Scenario
Addio al contratto nazionale di lavoro nel 2016? Ecco chi ci guadagna e chi ci perde
Il governo vuole abolire la negoziazione unica nazionale entro la fine dell’anno.
Per favorire l’innovazione. Ma il rischio è che i salari scendano
Di Luca Piana, Gloria Riva e Stefano Vergine03 febbraio 2016
Siete pronti a dire addio al contratto nazionale di lavoro? È proprio questo lo scenario con cui gli italiani potrebbero ritrovarsi a fare i conti in questo 2016. Al di là della cautela con cui un argomento così delicato viene affrontato, lo si può dedurre persino da una frase detta giovedì 21 gennaio dal ministro del Lavoro, Giuliano Poletti, sul processo che il governo ha avviato per riformare i contratti: «Dobbiamo lasciare alle parti lo spazio per un confronto. Se poi dovessimo prendere atto che non sono nelle condizioni di decidere, faremo le nostre considerazioni». Parole che sembrerebbero di fiducia, se non fosse che pochi giorni prima «le parti» evocate da Poletti, e cioè industriali e sindacati, si erano quasi prese a schiaffi.
+ + +
• _ESERCIZI PROPOSTI_
• A. In quale giorno il ministro del Lavoro Giuliano Poletti ha pronunciato la frase sul processo di riforma dei contratti, secondo il brano citato?
• B. Elenca tutti gli autori dell'articolo riportati nel brano citato.
Le righe non servono per svolgere gli esercizi.

• _DATI REGISTRATI_
+ + +
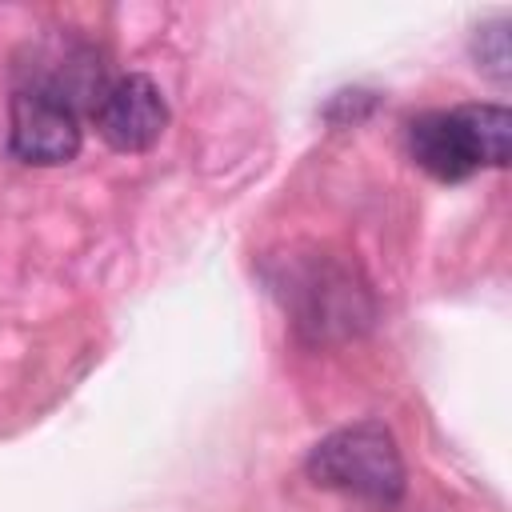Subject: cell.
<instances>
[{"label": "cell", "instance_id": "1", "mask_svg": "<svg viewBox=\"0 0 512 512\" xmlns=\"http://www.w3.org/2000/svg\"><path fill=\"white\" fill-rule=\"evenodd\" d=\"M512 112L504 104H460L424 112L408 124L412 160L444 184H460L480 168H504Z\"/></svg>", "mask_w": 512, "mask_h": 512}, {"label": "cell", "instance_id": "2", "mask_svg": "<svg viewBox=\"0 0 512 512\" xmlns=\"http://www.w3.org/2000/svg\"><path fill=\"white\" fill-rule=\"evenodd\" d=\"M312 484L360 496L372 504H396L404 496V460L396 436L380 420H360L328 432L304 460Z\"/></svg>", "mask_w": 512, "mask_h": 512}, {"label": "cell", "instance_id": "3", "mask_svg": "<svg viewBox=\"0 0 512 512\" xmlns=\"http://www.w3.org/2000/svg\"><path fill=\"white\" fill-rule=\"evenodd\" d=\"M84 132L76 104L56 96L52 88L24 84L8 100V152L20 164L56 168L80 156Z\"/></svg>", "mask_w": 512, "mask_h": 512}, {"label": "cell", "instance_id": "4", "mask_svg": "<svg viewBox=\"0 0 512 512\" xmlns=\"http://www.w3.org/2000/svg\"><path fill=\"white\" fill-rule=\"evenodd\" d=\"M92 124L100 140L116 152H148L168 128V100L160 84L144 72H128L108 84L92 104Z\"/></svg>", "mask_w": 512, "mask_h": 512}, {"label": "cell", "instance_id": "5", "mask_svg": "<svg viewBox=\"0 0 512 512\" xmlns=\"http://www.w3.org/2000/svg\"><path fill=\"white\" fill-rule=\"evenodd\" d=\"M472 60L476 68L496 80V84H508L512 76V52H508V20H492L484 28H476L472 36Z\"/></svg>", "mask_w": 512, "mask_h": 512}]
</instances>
+ + +
• _SOLUZIONI DEGLI ESERCIZI_
• A. Giovedì 21 gennaio.

• B. Luca Piana, Gloria Riva, Stefano Vergine